The people whom we have trusted with political power are card-carrying state projects to whom orders from “above” is like the Ten Commandments.

Last week, the police defied a court order instructing that Gatundu South MP Moses Kuria be released citing separate orders from above. In the same week, the government placed a red alert on lawyer Miguna Miguna, thus frustrating the exiled self-proclaimed NRM general’s efforts to fly back into the country

This trend by the government to construe the law in the context of its own choosing is an indication of an authoritarian form of governance that Kenya could plunge, again. No Kenyan wants to go back there, except, of course, sympathizers of the system.

The world has lurched from the clutches of one fanatic or despot to another, from Africa to Europe to South America, throughout history. And we have had our fair share of the evils that come with them.

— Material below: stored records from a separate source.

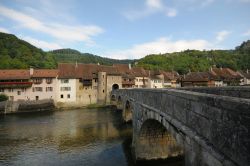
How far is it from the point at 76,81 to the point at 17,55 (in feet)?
148

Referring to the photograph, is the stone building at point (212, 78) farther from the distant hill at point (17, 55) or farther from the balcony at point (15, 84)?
the distant hill at point (17, 55)

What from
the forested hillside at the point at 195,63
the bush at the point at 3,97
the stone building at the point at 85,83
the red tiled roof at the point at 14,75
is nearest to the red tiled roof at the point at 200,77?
the stone building at the point at 85,83

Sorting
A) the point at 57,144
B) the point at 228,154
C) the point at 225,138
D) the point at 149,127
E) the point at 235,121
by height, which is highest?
the point at 235,121

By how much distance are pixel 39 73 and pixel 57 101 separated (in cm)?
853

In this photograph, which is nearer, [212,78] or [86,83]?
[86,83]

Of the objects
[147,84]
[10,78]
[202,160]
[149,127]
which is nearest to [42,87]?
[10,78]

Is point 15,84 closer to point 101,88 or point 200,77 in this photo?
point 101,88

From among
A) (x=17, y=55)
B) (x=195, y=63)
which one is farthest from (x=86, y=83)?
(x=195, y=63)

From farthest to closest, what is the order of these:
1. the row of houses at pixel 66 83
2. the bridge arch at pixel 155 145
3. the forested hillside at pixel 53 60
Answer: the forested hillside at pixel 53 60 < the row of houses at pixel 66 83 < the bridge arch at pixel 155 145

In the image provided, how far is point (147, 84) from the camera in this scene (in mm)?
79812

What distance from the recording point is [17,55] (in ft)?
315

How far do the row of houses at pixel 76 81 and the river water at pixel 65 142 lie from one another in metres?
16.4

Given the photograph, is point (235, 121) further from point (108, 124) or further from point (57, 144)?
point (108, 124)

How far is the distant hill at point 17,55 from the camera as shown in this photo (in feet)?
268
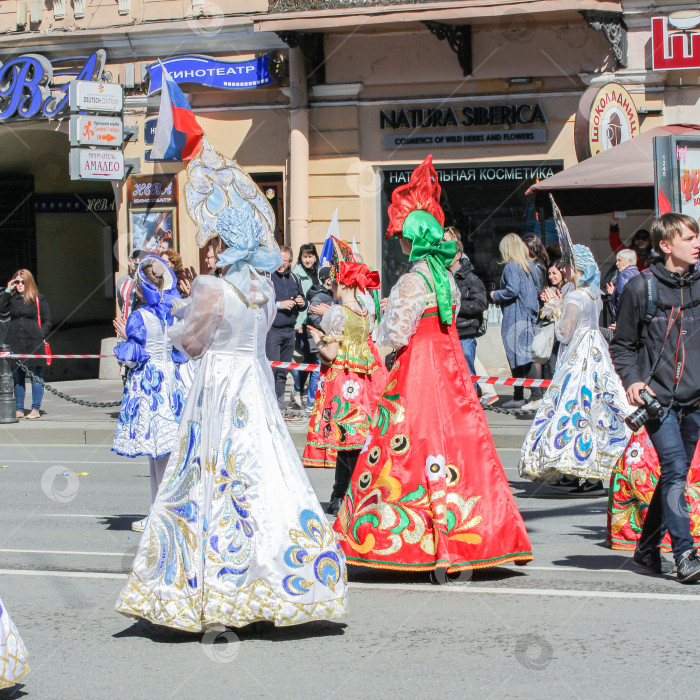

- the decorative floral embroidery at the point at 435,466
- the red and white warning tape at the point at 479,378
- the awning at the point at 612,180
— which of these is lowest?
the decorative floral embroidery at the point at 435,466

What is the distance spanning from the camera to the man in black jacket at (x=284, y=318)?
14.0m

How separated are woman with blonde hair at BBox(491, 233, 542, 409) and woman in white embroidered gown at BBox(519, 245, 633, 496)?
430 centimetres

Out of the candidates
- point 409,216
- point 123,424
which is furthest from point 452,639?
point 123,424

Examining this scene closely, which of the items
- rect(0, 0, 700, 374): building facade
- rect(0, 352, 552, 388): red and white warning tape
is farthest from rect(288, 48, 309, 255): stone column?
rect(0, 352, 552, 388): red and white warning tape

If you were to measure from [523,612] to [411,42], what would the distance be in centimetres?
1335

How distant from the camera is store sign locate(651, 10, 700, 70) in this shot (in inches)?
629

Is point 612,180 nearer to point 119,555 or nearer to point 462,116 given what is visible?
point 462,116

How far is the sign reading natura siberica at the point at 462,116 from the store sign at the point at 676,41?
1766 mm


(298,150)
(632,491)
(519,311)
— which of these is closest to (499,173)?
(298,150)

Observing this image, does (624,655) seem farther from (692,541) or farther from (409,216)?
(409,216)

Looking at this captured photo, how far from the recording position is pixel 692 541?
6.00 metres

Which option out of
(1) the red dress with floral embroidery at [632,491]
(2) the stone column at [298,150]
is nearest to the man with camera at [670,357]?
(1) the red dress with floral embroidery at [632,491]

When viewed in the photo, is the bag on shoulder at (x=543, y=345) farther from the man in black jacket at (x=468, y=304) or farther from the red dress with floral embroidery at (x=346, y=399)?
the red dress with floral embroidery at (x=346, y=399)

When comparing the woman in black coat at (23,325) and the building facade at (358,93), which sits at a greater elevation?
the building facade at (358,93)
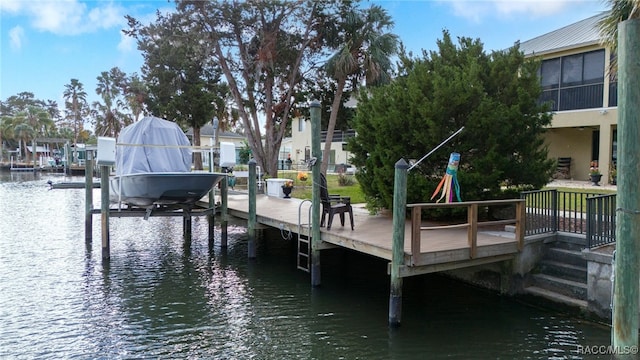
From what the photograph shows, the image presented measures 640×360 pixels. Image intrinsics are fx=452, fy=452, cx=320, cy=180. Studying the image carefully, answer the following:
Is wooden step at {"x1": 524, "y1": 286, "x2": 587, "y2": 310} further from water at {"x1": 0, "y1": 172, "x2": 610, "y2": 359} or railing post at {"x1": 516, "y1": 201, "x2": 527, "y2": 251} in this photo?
railing post at {"x1": 516, "y1": 201, "x2": 527, "y2": 251}

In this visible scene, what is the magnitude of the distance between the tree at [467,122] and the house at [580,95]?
7.40 metres

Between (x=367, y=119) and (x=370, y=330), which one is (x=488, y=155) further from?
(x=370, y=330)

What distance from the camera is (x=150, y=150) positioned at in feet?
39.8

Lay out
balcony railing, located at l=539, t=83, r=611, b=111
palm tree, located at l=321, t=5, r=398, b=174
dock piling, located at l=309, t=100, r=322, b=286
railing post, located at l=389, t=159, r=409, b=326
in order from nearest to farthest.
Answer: railing post, located at l=389, t=159, r=409, b=326 → dock piling, located at l=309, t=100, r=322, b=286 → balcony railing, located at l=539, t=83, r=611, b=111 → palm tree, located at l=321, t=5, r=398, b=174

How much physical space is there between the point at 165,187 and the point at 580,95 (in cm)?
1548

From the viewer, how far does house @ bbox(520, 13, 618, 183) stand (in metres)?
16.3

Any dispensation that is inclined to return us to state of servility, silence and complacency must be refused in the way we see fit.

To defy court orders is to institutionalize anarchy. It’s to usher lawlessness. Thoughtless, self-righteous, hypocritical, arrogant, misogynist state officers who perpetrate these evils must be called out.

No Kenyan is more citizen than the other. Nobody, even the president, is above the law. And Kenya, as they say, is above all of us. Therefore, the government should unconditionally allow Miguna Miguna back into the country the same way it deported him before it can lecture us on building bridges.

Meaningful bridges can only be achieved if we embrace political tolerance by preaching water and drinking the same water. Otherwise the interpretation of BBI report will remain what it is; a trojan horse.

Miguna, like all Kenyans, has the right to orient himself politically with whichever faction he chooses to. He has the right to speak his truth without persecution.

Kenya will not achieve its potential if she accommodates impunity and disloyalty to the law. No country has.

To echo the words of Chief Justice David Maraga during his historic ruling in September 2017; the greatness of any nation lies in its fidelity to constitution and adherence to the rule of law and above all respect of God. These truths ought to permeate into state officers in breach of court orders.